4. FIND THE LEARNING RATE
   - LR finder sweep
   - If in doubt, 3e-4 for Adam is a decent start

5. TRAIN AND MONITOR
   - Plot train/val loss every epoch
   - Plot gradient norms (catch vanishing/exploding)
   - Plot weight norms (catch unbounded growth)

6. REGULARIZE (only after overfitting)
   - Data augmentation → weight decay → dropout → early stopping

7. SQUEEZE
   - LR schedule (cosine decay with warmup)
   - Ensembling (average 3-5 models)
   - Larger model with more regularization

Exercises

  1. Break it on purpose: Introduce a subtle bug (swap two labels, corrupt 10% of data, normalize wrong). Can you detect it with these checks? Which check catches it?

  2. Apply to your project: Take any tutorial model (e.g., 20 - Build GPT from Scratch) and run through the full recipe. What does the LR finder suggest? Does the initial loss match expectations?
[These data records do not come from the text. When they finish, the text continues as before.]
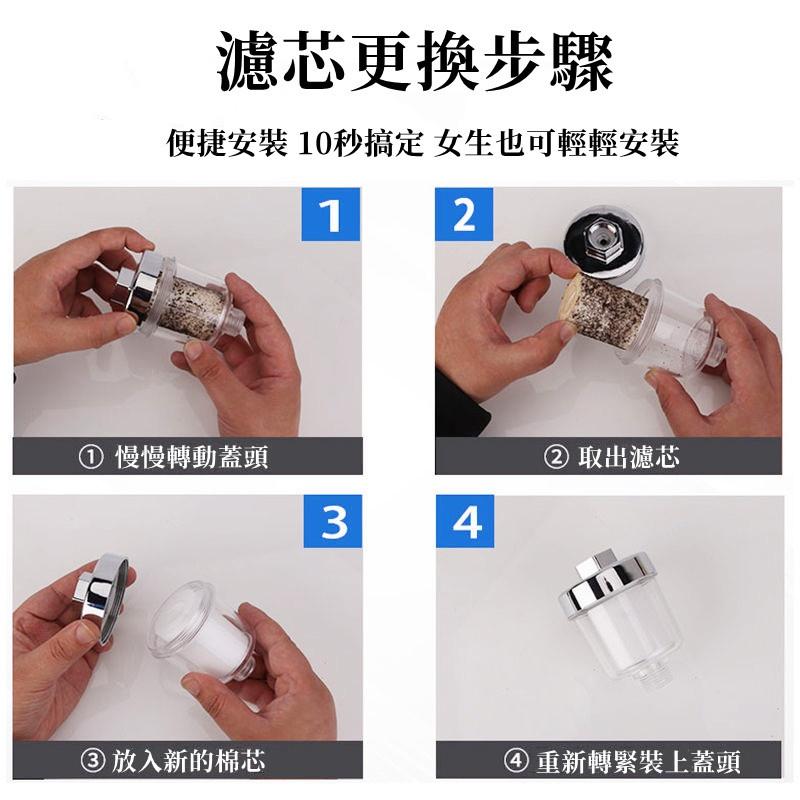 濾芯更換步驟

便捷安裝 10秒搞定 女生也可輕輕安裝

1

① 慢慢轉動蓋頭

2

② 取出濾芯

3

③ 放入新的棉芯

4

④ 重新轉緊裝上蓋頭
  3. Learning rate schedule: Implement cosine decay with warmup. Compare final accuracy with fixed LR vs scheduled.

  4. Gradient monitoring tool: Build a reusable function that hooks into any nn.Module and records per-layer gradient stats (mean, std, max, fraction of zeros).


This is the meta-tutorial — it applies to every other tutorial in this series.